The game drive took place in Bvumbwe at a place called “Game Haven” that I didn’t even know existed till a couple weeks ago, yet it’s closer than Blantyre! It’s a small resort/animal reserve type place that doesn’t have lions or elephants or those type of animals, but for pretty cheap you can go for an hour and a half game drive. I finally saw zebras and giraffes! I’d always been somewhat bored by them in pictures, but wow. Seeing them in person is something else. They are incredibly unique! I know my pictures will not do justice, but because daddy requires it, here’s what I have! :)







School has been easier this week but we’re making visible progress and I’m so thrilled! Be it reading clocks or spelling from memory (teaching spelling makes me hate the English language. I can’t teach a single rule without first prefacing, “this is how it usually is but there’s ALWAYS exceptions…”) This morning we had a group craft with the other kids here. With eyes wide, the kids took in the table stacked with popsicle sticks, paint, glitter and felt and then the hurricane hit and things got messy. A wonderful sight! From bird feeders to raft boats to animals, it was messy and awesome! The table only took a few hits thankfully, where the tablecloth ended and the young ones ensured that paint showed up. I love seeing the differing types of creativity in kids though! I really love the kids here, even when they’re HANGRY. (It is a REAL thing.)

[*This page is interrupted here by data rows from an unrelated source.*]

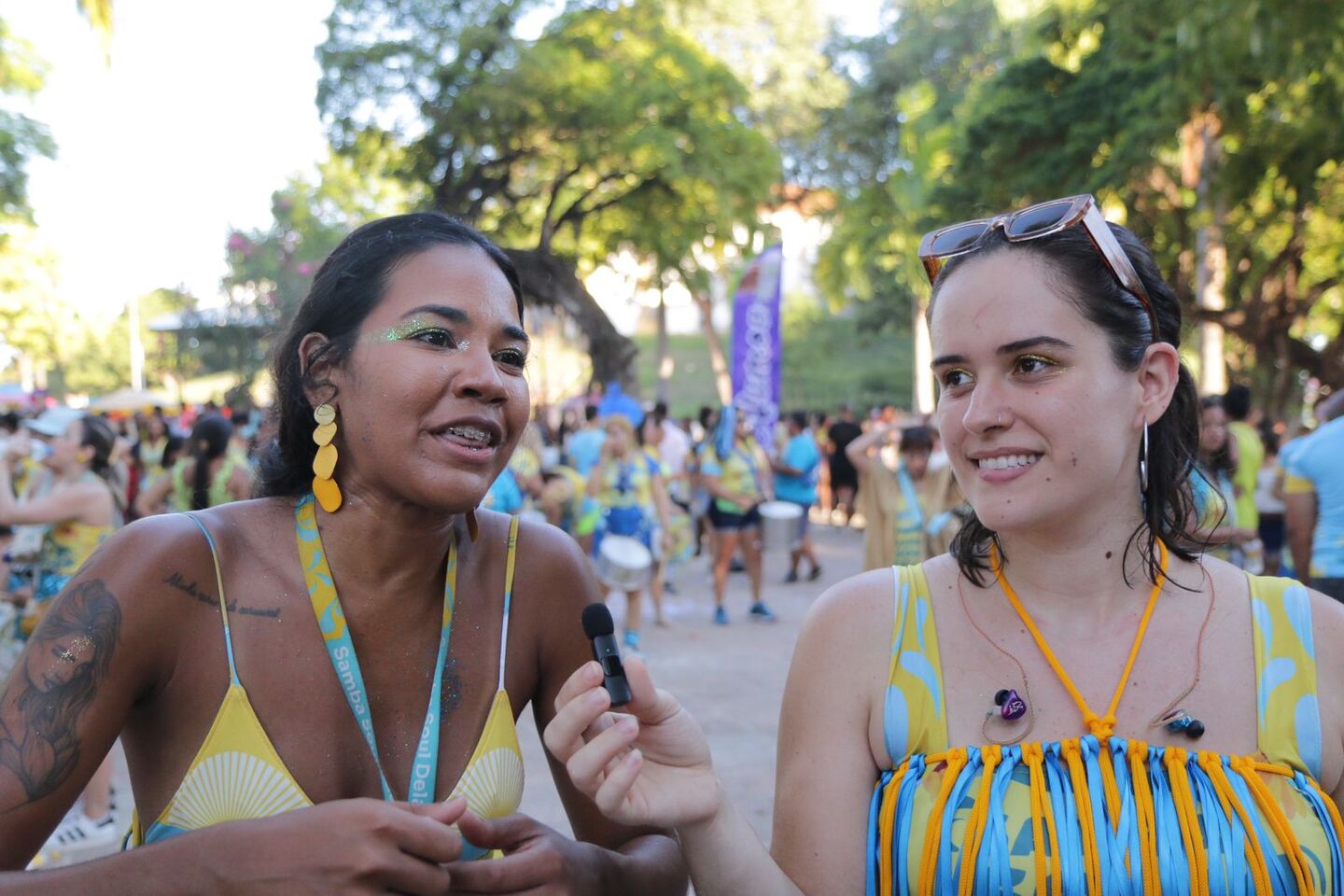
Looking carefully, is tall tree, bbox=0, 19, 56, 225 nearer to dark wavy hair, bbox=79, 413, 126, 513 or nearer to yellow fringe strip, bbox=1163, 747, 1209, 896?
dark wavy hair, bbox=79, 413, 126, 513

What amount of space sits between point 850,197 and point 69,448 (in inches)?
1111

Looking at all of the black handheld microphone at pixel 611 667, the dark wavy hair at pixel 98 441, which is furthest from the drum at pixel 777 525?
the black handheld microphone at pixel 611 667

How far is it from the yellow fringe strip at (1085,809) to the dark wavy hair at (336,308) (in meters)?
1.24

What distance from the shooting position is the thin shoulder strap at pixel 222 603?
1.86 meters

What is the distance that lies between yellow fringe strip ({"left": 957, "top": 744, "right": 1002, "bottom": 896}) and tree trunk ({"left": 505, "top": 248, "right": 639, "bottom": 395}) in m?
19.5

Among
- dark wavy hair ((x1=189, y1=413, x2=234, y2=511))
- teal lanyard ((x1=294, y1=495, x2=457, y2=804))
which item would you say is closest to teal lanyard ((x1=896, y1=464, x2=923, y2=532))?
dark wavy hair ((x1=189, y1=413, x2=234, y2=511))

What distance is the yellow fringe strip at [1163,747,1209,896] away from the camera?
183cm

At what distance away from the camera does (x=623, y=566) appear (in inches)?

One other project I did this week was taking pictures in the pediatric ward at the hospital highlighting the lack of mosquito nets available. Since it’s the rainy season, the ward is overflowing with kids due to malaria and other things more common in the rainy season. But it was a huge step out of my comfort zone. I love taking pictures, but taking pictures of people I don’t know is uncomfortable. But I was determined to just do it before I could think too much about it, so I asked a nurse to come translate for me and we went to some of the different rooms and asked if we could take pictures. I was expecting opposition, understandably, but surprisingly received none. It’s always sobering to walk through a hospital. Every time I do, whether it’s in the general ward or pediatric, there are always stories. Many that I never learn, but the ones I do learn make you take a step back and just appreciate life a bit more. One time Dustin and I went to take a few ladies who were bedridden outside in wheelchairs, and it was something else to see them enjoy the sunshine and fresh air that they hadn’t been able to take in for too long. Despite the pain of the wheelchairs going over bumps, you could tell that the fresh air was a welcome gift. I picked a flower for each of them and both ladies held onto it the entire time. I’m annoyed at myself for not making it back there to take them for a walk again, but when the next clear day comes and someone strong to lift them is available, I’m hoping to get them some fresh air again.
So welcome to another week in Malawi. Good luck to all the high school basketballers in Walla Walla this weekend! Stay safe and score high. And to my favorite people at home, I cannot express my gratitude to you. I have never once questioned the support from home, and that is truly amazing. From church members to family members to friends, I wouldn’t be here without you, so thank you. And I sincerely apologize for being a sap, but people are too often unappreciated and I’m willing to bore a few people if it means some others will smile.
Tionana!
I'm so glad your daddy is making you take pictures! Thanks for sharing them and your heart! So great to see you soaking it all in! Prayers for you!